Mr Adams alleges the programme and accompanying online article by the BBC defamed him by saying he had "sanctioned the murder".
Giving evidence at the High Court, Mr Adams said the first he knew about the documentary was a letter he received in June 2016 from a BBC journalist.
The letter, signed by Jennifer O'Leary, gave details of a number of allegations about Mr Adams that were going to be made in the Spotlight documentary.
That letter, a follow-up months later and a short reply in the form of a solicitor's letter from Mr Adams’ legal team in which he denied all knowledge of the killing of Mr Donaldson and categorically denied he had anything to do with it, all formed "Exhibit 1" in the case.
It was at this point, Mr Adam’s counsel Declan Doyle SC suggested to the judge that the documentary should be shown.
The jury of seven men and five women watched the documentary via two TV screens that were wall-mounted in court 24.
After the one-hour documentary was shown in court, Mr Adams continued to give evidence.
His legal counsel, Declan Doyle SC asked for a short clip to be replayed which included the particular words his client was in particularly defamed, he said.

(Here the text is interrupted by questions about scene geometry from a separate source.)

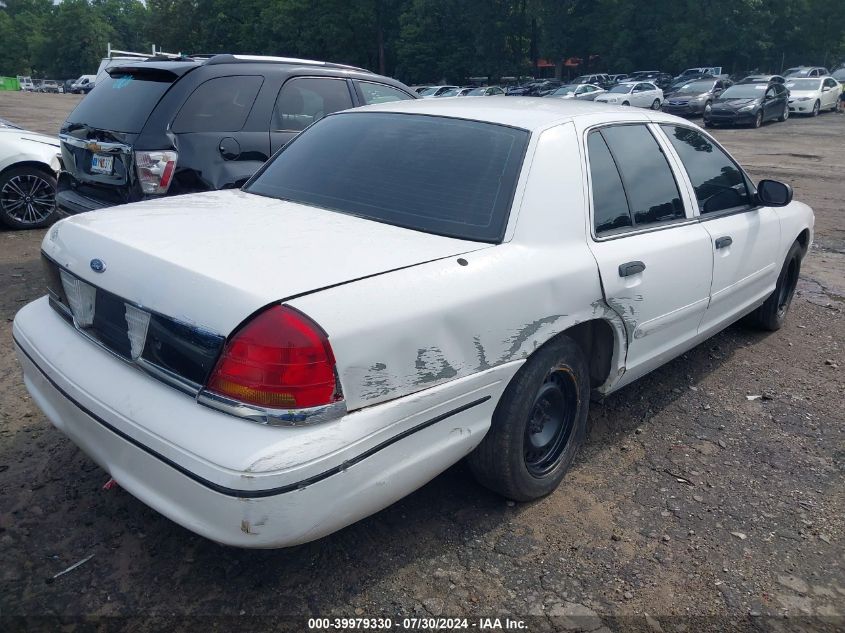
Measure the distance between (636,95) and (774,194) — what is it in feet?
89.8

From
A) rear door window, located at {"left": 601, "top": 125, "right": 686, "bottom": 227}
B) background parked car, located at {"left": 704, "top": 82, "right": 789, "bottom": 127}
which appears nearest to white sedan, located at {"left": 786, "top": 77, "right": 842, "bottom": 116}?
background parked car, located at {"left": 704, "top": 82, "right": 789, "bottom": 127}

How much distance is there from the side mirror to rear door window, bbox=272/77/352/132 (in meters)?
3.49

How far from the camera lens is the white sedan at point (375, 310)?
6.76 ft

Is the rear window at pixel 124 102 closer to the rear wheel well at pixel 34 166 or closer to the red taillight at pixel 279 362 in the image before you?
the rear wheel well at pixel 34 166

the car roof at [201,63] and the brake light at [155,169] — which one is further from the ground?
the car roof at [201,63]

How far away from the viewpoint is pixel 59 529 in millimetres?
2727

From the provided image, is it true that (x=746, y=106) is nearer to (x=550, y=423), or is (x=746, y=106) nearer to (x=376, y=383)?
(x=550, y=423)

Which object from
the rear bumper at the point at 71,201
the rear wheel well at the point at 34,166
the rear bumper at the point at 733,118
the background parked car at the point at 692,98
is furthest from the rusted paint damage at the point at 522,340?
the background parked car at the point at 692,98

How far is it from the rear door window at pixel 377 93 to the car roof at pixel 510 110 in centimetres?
283

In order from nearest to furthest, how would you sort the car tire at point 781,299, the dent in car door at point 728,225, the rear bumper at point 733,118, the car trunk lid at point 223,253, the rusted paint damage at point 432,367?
the car trunk lid at point 223,253 → the rusted paint damage at point 432,367 → the dent in car door at point 728,225 → the car tire at point 781,299 → the rear bumper at point 733,118

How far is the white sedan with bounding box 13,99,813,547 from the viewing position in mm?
2061

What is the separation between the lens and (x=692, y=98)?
27906 mm

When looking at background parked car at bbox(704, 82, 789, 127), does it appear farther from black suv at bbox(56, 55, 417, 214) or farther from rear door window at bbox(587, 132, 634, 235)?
rear door window at bbox(587, 132, 634, 235)

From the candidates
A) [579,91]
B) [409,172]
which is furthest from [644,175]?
[579,91]
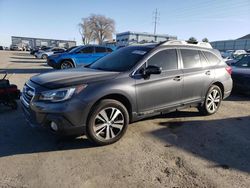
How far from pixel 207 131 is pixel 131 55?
7.11 feet

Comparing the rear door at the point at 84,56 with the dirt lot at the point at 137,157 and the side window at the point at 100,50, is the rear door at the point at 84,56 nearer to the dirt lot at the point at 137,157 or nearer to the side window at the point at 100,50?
the side window at the point at 100,50

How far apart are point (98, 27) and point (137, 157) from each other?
78155 mm

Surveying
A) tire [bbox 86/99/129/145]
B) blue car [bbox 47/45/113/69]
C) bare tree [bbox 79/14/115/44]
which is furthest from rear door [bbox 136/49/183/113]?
bare tree [bbox 79/14/115/44]

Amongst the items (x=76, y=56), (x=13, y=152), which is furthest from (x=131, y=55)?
(x=76, y=56)

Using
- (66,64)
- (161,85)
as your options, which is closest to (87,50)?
(66,64)

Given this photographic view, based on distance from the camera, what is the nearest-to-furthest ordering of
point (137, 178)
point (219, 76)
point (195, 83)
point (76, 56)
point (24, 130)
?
point (137, 178), point (24, 130), point (195, 83), point (219, 76), point (76, 56)

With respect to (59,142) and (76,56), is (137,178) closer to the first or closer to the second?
(59,142)

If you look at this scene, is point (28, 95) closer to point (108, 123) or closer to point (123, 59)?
point (108, 123)

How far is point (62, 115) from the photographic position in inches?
141

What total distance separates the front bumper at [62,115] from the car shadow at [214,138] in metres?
1.57

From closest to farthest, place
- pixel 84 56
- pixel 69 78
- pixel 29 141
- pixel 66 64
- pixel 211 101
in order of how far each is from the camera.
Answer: pixel 69 78
pixel 29 141
pixel 211 101
pixel 66 64
pixel 84 56

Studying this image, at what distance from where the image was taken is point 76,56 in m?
13.9

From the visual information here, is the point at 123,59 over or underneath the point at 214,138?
over

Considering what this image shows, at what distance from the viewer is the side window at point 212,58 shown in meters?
5.77
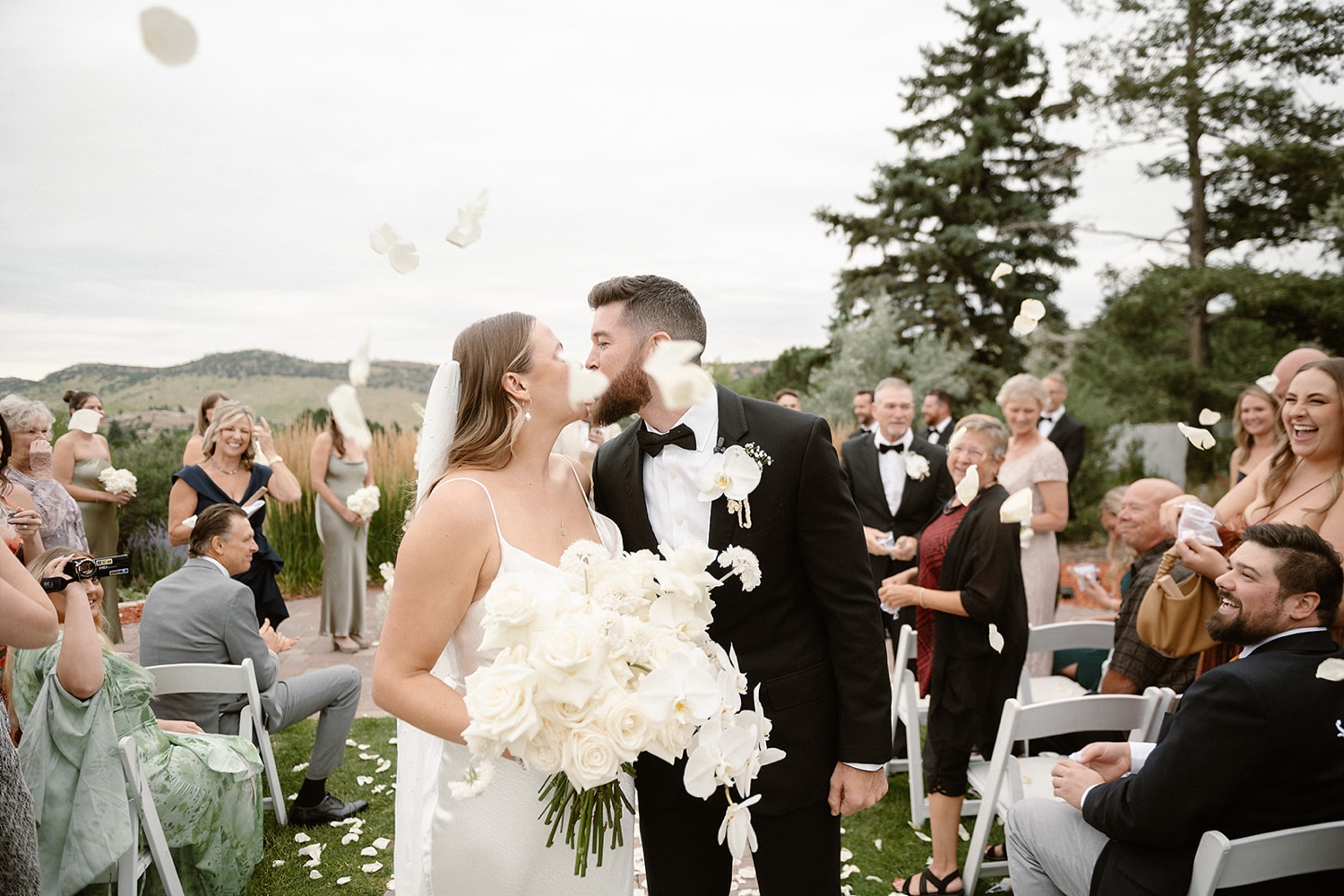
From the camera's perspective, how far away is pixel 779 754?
1.73 metres

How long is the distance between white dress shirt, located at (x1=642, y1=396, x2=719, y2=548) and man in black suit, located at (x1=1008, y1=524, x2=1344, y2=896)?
1.46 m

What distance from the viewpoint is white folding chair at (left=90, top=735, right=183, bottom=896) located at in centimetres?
288

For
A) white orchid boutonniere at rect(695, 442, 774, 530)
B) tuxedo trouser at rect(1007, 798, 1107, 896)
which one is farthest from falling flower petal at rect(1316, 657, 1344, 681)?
white orchid boutonniere at rect(695, 442, 774, 530)

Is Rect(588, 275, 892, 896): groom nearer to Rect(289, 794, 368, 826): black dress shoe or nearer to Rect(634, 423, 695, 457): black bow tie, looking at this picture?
Rect(634, 423, 695, 457): black bow tie

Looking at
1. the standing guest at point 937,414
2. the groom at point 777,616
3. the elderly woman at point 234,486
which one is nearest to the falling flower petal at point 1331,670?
the groom at point 777,616

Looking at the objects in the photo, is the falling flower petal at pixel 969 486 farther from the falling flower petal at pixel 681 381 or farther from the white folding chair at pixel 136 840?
the white folding chair at pixel 136 840

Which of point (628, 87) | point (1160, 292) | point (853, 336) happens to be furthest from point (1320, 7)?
point (628, 87)

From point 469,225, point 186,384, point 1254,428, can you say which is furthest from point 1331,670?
point 186,384

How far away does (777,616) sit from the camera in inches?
91.9

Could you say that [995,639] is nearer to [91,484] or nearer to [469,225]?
[469,225]

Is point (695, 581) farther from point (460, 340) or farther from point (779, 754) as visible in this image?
point (460, 340)

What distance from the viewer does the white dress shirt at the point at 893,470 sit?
6.17 meters

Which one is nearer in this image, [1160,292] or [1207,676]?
[1207,676]

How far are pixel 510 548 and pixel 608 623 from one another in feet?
2.02
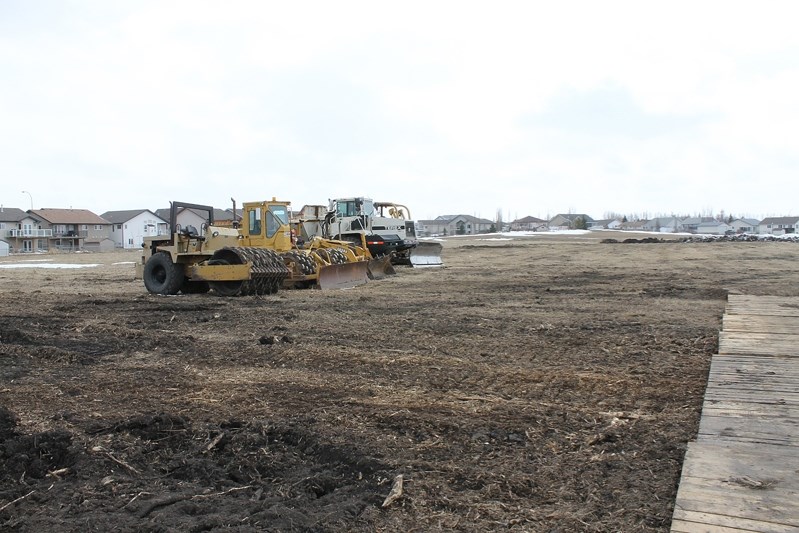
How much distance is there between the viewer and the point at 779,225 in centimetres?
14050

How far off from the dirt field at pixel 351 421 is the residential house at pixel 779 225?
146 m

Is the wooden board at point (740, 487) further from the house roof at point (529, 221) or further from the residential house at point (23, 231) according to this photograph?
the house roof at point (529, 221)

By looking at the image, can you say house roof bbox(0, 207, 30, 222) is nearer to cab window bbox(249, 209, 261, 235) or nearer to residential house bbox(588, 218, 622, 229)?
cab window bbox(249, 209, 261, 235)

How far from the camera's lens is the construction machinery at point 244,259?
14.6m

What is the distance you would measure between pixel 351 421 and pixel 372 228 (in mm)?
19967

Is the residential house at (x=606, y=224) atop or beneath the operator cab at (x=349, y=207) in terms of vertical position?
atop

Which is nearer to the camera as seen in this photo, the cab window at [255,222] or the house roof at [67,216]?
the cab window at [255,222]

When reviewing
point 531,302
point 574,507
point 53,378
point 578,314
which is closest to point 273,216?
point 531,302

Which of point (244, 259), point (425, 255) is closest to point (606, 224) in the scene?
point (425, 255)

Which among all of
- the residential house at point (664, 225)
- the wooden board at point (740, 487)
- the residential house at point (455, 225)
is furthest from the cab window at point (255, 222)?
the residential house at point (664, 225)

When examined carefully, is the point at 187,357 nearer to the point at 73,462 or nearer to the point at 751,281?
the point at 73,462

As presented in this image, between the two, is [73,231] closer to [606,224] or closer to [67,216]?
[67,216]

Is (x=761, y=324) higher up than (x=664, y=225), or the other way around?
(x=664, y=225)

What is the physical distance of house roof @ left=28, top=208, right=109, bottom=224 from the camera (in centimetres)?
8512
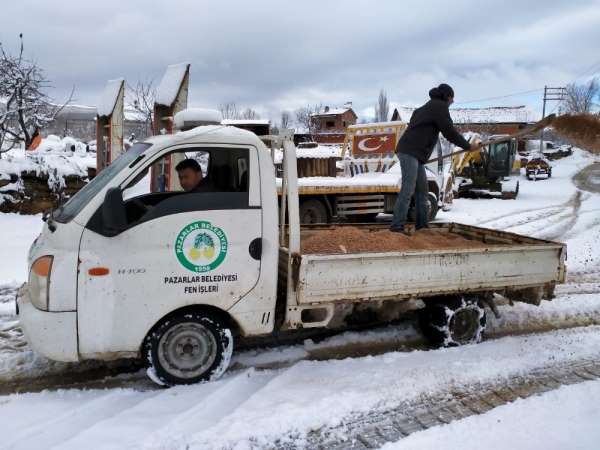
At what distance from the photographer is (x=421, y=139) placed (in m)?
6.01

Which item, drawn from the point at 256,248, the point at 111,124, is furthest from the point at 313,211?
the point at 256,248

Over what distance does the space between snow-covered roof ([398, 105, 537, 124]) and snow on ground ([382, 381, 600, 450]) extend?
181 ft

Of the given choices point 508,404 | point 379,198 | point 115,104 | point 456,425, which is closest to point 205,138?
point 456,425

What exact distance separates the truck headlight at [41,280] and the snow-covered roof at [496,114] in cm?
5639

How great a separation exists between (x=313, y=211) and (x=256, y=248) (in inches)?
291

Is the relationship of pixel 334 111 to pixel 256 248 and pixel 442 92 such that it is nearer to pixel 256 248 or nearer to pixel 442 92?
pixel 442 92

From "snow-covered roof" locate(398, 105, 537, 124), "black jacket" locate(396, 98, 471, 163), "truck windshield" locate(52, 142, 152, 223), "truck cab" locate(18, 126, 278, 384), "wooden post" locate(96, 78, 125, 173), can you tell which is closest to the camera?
"truck cab" locate(18, 126, 278, 384)

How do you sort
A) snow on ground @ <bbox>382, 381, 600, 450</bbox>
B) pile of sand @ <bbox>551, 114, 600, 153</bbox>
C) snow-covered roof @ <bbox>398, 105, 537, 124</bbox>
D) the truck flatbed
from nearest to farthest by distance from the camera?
snow on ground @ <bbox>382, 381, 600, 450</bbox>, the truck flatbed, pile of sand @ <bbox>551, 114, 600, 153</bbox>, snow-covered roof @ <bbox>398, 105, 537, 124</bbox>

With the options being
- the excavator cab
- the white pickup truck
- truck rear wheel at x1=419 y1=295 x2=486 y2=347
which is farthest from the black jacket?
the excavator cab

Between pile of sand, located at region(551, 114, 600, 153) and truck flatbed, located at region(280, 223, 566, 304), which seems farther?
pile of sand, located at region(551, 114, 600, 153)

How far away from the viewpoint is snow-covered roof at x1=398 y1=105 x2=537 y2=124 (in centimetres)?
5719

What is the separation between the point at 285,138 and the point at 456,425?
8.83ft

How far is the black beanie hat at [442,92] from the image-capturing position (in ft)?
19.3

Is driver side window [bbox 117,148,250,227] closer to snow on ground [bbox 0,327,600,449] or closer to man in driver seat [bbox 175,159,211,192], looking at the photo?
man in driver seat [bbox 175,159,211,192]
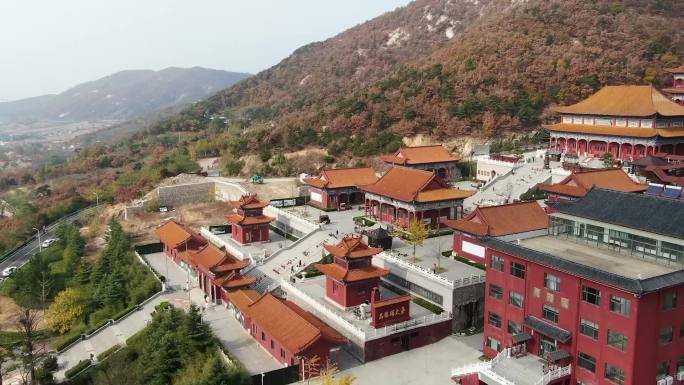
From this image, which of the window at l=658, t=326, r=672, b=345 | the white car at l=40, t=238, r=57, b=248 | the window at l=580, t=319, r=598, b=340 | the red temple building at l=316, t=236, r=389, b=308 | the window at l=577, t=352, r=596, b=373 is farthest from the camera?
the white car at l=40, t=238, r=57, b=248

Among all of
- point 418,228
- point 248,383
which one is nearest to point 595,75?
point 418,228

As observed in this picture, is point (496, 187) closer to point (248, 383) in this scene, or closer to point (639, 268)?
point (639, 268)

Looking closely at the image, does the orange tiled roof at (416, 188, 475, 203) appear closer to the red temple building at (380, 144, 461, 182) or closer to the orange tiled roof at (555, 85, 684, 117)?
the red temple building at (380, 144, 461, 182)

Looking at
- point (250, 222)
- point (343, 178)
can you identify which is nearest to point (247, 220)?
point (250, 222)

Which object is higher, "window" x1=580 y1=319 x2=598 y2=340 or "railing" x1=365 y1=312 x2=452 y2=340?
"window" x1=580 y1=319 x2=598 y2=340

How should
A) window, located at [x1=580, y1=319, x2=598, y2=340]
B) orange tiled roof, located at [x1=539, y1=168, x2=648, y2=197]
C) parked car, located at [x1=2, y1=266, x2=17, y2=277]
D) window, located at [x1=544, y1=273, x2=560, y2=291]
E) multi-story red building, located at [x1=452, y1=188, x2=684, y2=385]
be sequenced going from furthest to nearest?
parked car, located at [x1=2, y1=266, x2=17, y2=277]
orange tiled roof, located at [x1=539, y1=168, x2=648, y2=197]
window, located at [x1=544, y1=273, x2=560, y2=291]
window, located at [x1=580, y1=319, x2=598, y2=340]
multi-story red building, located at [x1=452, y1=188, x2=684, y2=385]

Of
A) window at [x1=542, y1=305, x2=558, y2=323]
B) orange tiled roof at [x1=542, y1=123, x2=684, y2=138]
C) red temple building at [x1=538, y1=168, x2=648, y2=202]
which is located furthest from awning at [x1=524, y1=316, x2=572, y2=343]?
orange tiled roof at [x1=542, y1=123, x2=684, y2=138]

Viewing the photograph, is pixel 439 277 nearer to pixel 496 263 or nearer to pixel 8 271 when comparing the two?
pixel 496 263
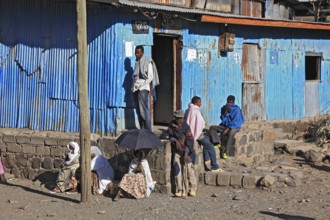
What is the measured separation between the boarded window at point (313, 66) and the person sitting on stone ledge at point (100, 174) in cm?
899

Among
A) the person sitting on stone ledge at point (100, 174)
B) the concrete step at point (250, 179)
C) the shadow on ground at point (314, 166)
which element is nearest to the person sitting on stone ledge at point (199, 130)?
the concrete step at point (250, 179)

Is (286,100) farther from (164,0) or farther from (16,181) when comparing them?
(16,181)

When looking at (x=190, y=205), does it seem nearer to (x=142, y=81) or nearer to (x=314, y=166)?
(x=142, y=81)

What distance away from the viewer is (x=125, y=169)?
36.2 ft

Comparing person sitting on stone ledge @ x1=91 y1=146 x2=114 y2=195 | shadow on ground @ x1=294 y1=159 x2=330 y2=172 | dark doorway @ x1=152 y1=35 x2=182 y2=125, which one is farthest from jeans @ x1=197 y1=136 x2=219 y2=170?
shadow on ground @ x1=294 y1=159 x2=330 y2=172

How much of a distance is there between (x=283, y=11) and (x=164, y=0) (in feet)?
27.4

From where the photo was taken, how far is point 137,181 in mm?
10125

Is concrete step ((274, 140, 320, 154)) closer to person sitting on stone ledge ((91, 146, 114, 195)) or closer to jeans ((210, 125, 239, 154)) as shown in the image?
jeans ((210, 125, 239, 154))

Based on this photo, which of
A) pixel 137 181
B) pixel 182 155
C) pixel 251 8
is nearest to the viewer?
pixel 137 181

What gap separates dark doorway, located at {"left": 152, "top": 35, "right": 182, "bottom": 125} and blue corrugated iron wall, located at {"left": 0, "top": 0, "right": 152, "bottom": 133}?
133 cm

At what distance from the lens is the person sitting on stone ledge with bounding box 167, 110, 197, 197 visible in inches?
402

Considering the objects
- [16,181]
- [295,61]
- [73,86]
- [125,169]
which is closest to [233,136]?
[125,169]

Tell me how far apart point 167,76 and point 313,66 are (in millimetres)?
6533

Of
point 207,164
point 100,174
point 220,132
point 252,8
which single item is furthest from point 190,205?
point 252,8
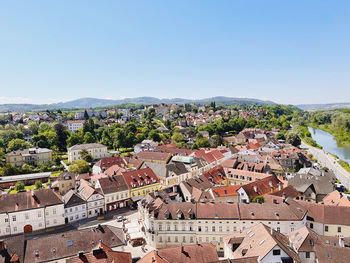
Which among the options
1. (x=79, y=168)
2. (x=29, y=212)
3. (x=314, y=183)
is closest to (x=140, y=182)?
(x=29, y=212)

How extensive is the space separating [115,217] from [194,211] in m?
16.5

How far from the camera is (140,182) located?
51125mm

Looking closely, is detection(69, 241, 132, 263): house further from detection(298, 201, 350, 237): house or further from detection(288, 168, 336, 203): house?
detection(288, 168, 336, 203): house

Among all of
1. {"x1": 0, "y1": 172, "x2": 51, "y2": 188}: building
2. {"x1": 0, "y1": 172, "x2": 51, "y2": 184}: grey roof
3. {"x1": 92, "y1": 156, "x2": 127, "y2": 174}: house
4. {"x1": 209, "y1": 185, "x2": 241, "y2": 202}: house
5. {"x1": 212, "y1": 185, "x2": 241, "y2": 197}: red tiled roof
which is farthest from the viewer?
{"x1": 92, "y1": 156, "x2": 127, "y2": 174}: house

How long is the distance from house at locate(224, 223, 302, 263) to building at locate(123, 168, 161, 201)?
2387 cm

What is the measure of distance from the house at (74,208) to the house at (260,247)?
2530 cm

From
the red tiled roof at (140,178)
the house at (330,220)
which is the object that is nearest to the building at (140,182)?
the red tiled roof at (140,178)

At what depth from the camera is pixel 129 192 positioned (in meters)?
49.0

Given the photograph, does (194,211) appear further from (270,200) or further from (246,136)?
(246,136)

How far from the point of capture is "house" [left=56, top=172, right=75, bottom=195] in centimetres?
5534

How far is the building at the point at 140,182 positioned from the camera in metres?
49.6

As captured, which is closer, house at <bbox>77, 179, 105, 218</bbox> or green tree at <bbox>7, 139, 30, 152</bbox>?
house at <bbox>77, 179, 105, 218</bbox>

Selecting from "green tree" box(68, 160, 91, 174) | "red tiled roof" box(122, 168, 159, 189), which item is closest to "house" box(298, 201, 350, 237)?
"red tiled roof" box(122, 168, 159, 189)

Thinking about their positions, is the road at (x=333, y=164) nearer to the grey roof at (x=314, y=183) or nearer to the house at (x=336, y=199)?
the grey roof at (x=314, y=183)
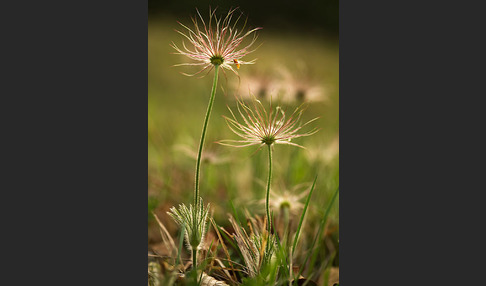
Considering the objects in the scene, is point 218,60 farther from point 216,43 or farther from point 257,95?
point 257,95

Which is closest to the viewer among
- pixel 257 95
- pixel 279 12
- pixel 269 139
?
pixel 269 139

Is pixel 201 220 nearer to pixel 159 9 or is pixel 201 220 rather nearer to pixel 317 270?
pixel 317 270

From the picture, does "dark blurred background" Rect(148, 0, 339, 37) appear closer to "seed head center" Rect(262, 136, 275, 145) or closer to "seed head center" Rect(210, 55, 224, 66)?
"seed head center" Rect(210, 55, 224, 66)

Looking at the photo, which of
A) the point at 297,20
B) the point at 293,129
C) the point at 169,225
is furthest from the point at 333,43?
the point at 169,225

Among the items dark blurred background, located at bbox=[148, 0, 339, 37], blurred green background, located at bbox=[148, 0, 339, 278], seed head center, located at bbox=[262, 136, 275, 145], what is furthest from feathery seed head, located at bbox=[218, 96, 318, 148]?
dark blurred background, located at bbox=[148, 0, 339, 37]

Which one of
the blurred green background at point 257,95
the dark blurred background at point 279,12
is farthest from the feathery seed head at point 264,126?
A: the dark blurred background at point 279,12

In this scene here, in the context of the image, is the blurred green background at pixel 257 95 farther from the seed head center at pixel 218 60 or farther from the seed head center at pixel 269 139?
the seed head center at pixel 269 139

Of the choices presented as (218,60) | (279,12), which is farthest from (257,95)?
(218,60)

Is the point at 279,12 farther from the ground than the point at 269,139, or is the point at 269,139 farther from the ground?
the point at 279,12
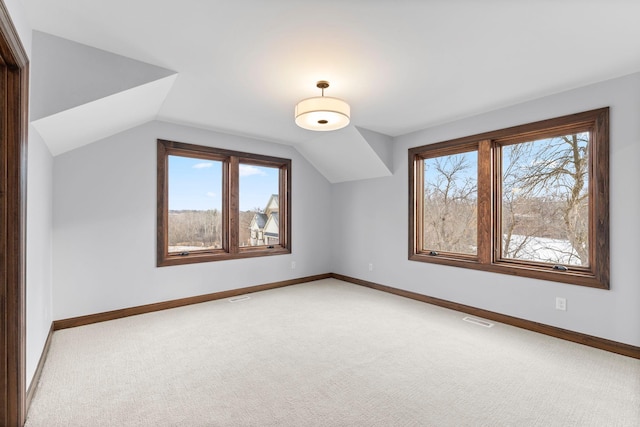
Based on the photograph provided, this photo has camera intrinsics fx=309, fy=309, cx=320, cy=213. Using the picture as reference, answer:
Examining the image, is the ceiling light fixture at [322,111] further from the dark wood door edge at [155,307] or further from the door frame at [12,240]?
the dark wood door edge at [155,307]

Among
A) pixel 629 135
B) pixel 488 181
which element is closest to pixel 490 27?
pixel 629 135

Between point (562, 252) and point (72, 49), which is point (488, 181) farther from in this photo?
point (72, 49)

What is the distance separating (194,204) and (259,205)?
1081 mm

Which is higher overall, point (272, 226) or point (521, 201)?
point (521, 201)

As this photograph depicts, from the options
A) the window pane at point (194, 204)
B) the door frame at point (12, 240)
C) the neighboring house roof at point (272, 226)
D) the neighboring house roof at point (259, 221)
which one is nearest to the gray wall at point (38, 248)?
the door frame at point (12, 240)

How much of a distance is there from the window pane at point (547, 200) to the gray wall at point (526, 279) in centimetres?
28

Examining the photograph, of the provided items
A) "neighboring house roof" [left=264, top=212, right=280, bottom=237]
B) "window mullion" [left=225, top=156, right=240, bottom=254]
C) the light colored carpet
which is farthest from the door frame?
"neighboring house roof" [left=264, top=212, right=280, bottom=237]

In the documentary, the allegations that Mr Adams had sanctioned the killing of Donaldson came from another informer whose identity was kept secret by the BBC, he was called "Martin".
In the programme, "Martin" said he believed the shooting of Donaldson was sanctioned by the man at the top of the Republican movement and that that was Mr Adams.
Asked how he felt when the programme was aired, Mr Adams told the High Court he was astonished that it had aired and he described it as an "attempted hatchet job".
He called it "poor journalism", particularly he said those pieces that contained the allegation that he had any part in the murder of Donaldson.
The case continues tomorrow morning.